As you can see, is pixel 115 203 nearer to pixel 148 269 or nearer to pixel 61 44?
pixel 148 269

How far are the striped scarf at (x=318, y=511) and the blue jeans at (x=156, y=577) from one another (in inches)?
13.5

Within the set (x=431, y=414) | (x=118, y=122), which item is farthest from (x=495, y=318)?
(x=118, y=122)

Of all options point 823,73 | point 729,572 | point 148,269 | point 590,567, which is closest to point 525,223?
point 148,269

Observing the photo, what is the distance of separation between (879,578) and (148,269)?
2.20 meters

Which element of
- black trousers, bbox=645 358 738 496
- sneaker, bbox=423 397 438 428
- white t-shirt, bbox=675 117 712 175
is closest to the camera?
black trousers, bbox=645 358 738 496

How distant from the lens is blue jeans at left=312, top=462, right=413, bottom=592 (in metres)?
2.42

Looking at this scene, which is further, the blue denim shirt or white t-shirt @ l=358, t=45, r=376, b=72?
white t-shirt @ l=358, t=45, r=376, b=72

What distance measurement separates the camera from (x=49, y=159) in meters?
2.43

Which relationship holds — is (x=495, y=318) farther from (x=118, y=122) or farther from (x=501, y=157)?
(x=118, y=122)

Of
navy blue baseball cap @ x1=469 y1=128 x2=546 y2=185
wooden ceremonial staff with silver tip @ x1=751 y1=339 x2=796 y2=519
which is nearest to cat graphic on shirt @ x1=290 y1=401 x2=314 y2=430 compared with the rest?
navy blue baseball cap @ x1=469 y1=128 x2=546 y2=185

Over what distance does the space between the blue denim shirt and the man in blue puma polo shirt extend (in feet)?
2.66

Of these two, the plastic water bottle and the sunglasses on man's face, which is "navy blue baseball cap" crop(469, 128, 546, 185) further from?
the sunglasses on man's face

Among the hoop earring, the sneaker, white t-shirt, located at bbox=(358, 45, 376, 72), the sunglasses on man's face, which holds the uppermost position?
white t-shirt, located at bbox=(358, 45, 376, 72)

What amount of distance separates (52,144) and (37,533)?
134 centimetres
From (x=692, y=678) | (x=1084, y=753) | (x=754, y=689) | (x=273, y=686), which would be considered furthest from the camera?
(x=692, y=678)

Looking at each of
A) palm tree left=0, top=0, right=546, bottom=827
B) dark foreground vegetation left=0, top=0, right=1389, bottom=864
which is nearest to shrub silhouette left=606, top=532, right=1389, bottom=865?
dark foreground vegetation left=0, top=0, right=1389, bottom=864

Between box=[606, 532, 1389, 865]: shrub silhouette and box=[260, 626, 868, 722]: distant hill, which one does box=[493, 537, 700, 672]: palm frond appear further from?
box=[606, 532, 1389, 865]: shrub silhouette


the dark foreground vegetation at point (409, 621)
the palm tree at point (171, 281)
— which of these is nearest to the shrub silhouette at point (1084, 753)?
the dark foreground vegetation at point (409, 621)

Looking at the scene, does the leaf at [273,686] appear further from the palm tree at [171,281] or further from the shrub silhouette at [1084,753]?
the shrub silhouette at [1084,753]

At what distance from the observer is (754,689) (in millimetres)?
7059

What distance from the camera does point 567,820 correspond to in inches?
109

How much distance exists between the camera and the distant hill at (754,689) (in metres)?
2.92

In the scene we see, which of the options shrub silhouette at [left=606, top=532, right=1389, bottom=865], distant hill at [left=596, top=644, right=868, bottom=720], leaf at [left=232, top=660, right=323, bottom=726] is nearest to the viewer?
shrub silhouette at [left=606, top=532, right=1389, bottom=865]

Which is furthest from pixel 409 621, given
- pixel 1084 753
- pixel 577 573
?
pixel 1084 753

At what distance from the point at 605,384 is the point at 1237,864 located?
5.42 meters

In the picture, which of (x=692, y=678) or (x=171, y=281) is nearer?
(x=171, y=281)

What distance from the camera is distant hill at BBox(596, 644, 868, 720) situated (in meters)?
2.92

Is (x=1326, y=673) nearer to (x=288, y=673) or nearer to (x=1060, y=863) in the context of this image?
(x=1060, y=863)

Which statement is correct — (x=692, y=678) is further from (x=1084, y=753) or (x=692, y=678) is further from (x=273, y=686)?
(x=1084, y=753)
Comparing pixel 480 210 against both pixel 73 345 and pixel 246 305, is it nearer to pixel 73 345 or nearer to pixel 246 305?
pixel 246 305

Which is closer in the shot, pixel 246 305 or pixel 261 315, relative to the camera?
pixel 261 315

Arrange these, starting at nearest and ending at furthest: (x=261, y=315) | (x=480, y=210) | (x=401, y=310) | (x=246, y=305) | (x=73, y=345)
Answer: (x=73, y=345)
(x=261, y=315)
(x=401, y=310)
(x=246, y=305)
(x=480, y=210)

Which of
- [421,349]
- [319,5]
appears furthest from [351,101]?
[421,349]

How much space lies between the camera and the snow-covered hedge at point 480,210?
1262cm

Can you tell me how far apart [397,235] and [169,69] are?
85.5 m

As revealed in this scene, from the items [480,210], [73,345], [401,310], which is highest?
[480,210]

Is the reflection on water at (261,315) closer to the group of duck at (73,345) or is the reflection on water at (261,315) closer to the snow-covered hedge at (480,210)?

_____

## To do
Edit all of the records above so that every "camera" becomes "viewer", and leave the rest of the text unchanged.

## Solution
As you can see, is pixel 115 203 nearer to pixel 148 269 or nearer to pixel 61 44?
pixel 148 269

How far are the striped scarf at (x=318, y=511) and the blue jeans at (x=156, y=577) from one another (in inches)?
13.5

Within the set (x=431, y=414) | (x=118, y=122), which item is farthest from (x=495, y=318)?
(x=118, y=122)

Of all options point 823,73 | point 729,572 | point 148,269 | point 590,567, which is closest to point 525,223?
point 148,269

Observing the photo, what is the distance of separation between (879,578) and (148,269)?
2.20 meters

Which element of
- black trousers, bbox=645 358 738 496
- sneaker, bbox=423 397 438 428
- white t-shirt, bbox=675 117 712 175
is closest to the viewer?
black trousers, bbox=645 358 738 496

How distant from the lens is blue jeans at left=312, top=462, right=413, bottom=592 (in metres)?
2.42

Looking at this scene, which is further, the blue denim shirt or white t-shirt @ l=358, t=45, r=376, b=72?
white t-shirt @ l=358, t=45, r=376, b=72

What distance measurement separates the viewer from (x=49, y=159) in meters?
2.43

Which relationship holds — is (x=495, y=318) farther from (x=118, y=122) or farther from (x=501, y=157)?
(x=118, y=122)

Of
navy blue baseball cap @ x1=469 y1=128 x2=546 y2=185
wooden ceremonial staff with silver tip @ x1=751 y1=339 x2=796 y2=519
which is nearest to cat graphic on shirt @ x1=290 y1=401 x2=314 y2=430 compared with the rest?
navy blue baseball cap @ x1=469 y1=128 x2=546 y2=185

Over what distance does the space between the blue denim shirt and the man in blue puma polo shirt extend (in feet)?
2.66

Of these two, the plastic water bottle and the sunglasses on man's face, which is "navy blue baseball cap" crop(469, 128, 546, 185) further from?
the sunglasses on man's face

Among the hoop earring, the sneaker, white t-shirt, located at bbox=(358, 45, 376, 72), the sunglasses on man's face, which holds the uppermost position?
white t-shirt, located at bbox=(358, 45, 376, 72)

What amount of distance separates (52,144) and (37,533)?
134 centimetres
From (x=692, y=678) | (x=1084, y=753) | (x=754, y=689) | (x=273, y=686), which would be considered furthest from the viewer?
(x=692, y=678)

Looking at each of
A) palm tree left=0, top=0, right=546, bottom=827
B) dark foreground vegetation left=0, top=0, right=1389, bottom=864
which is nearest to shrub silhouette left=606, top=532, right=1389, bottom=865?
dark foreground vegetation left=0, top=0, right=1389, bottom=864

Between box=[606, 532, 1389, 865]: shrub silhouette and box=[260, 626, 868, 722]: distant hill, which one does box=[493, 537, 700, 672]: palm frond appear further from?
box=[606, 532, 1389, 865]: shrub silhouette


the dark foreground vegetation at point (409, 621)
the palm tree at point (171, 281)
— which of these is nearest to the shrub silhouette at point (1084, 753)?
the dark foreground vegetation at point (409, 621)

Looking at the scene, does the leaf at [273,686] appear further from the palm tree at [171,281] or further from the shrub silhouette at [1084,753]?
the shrub silhouette at [1084,753]

At what distance from the observer is (754,689) (in millimetres)?
7059

What distance from the viewer does point 567,820 correspond to in inches?
109

How much distance exists between the viewer and the distant hill at (754,689) (in metres)?
2.92

In the scene we see, which of the options shrub silhouette at [left=606, top=532, right=1389, bottom=865], distant hill at [left=596, top=644, right=868, bottom=720], leaf at [left=232, top=660, right=323, bottom=726] is nearest to the viewer?
shrub silhouette at [left=606, top=532, right=1389, bottom=865]

Which is furthest from pixel 409 621, given
- pixel 1084 753
- pixel 577 573
?
pixel 1084 753

At what distance from the point at 605,384 is the point at 1237,864 located?
5.42 meters

In the picture, which of (x=692, y=678) or (x=171, y=281) is nearer?
(x=171, y=281)

What distance from the viewer is distant hill at BBox(596, 644, 868, 720) situated (in meters)?
2.92

Is (x=1326, y=673) nearer to (x=288, y=673) or nearer to (x=1060, y=863) in the context of this image?
(x=1060, y=863)

Which statement is correct — (x=692, y=678) is further from (x=1084, y=753) or (x=692, y=678) is further from (x=273, y=686)?
(x=1084, y=753)
Comparing pixel 480 210 against both pixel 73 345 and pixel 246 305, is it nearer to pixel 73 345 or nearer to pixel 246 305?
pixel 246 305

Which is closer in the shot, pixel 246 305 or pixel 261 315, relative to the viewer?
pixel 261 315

Arrange these, starting at nearest and ending at furthest: (x=261, y=315) | (x=480, y=210) | (x=401, y=310) | (x=246, y=305) | (x=73, y=345)
Answer: (x=73, y=345)
(x=261, y=315)
(x=401, y=310)
(x=246, y=305)
(x=480, y=210)

Which of
- [421,349]
- [319,5]
appears furthest from [351,101]?
[421,349]

How much space lies between the viewer and the snow-covered hedge at point 480,210?
1262cm

Can you tell me how far apart [397,235] and [169,69] are?
85.5 m

As revealed in this scene, from the items [480,210], [73,345], [401,310], which is highest?
[480,210]

Is the reflection on water at (261,315) closer to the group of duck at (73,345) or is the reflection on water at (261,315) closer to the snow-covered hedge at (480,210)?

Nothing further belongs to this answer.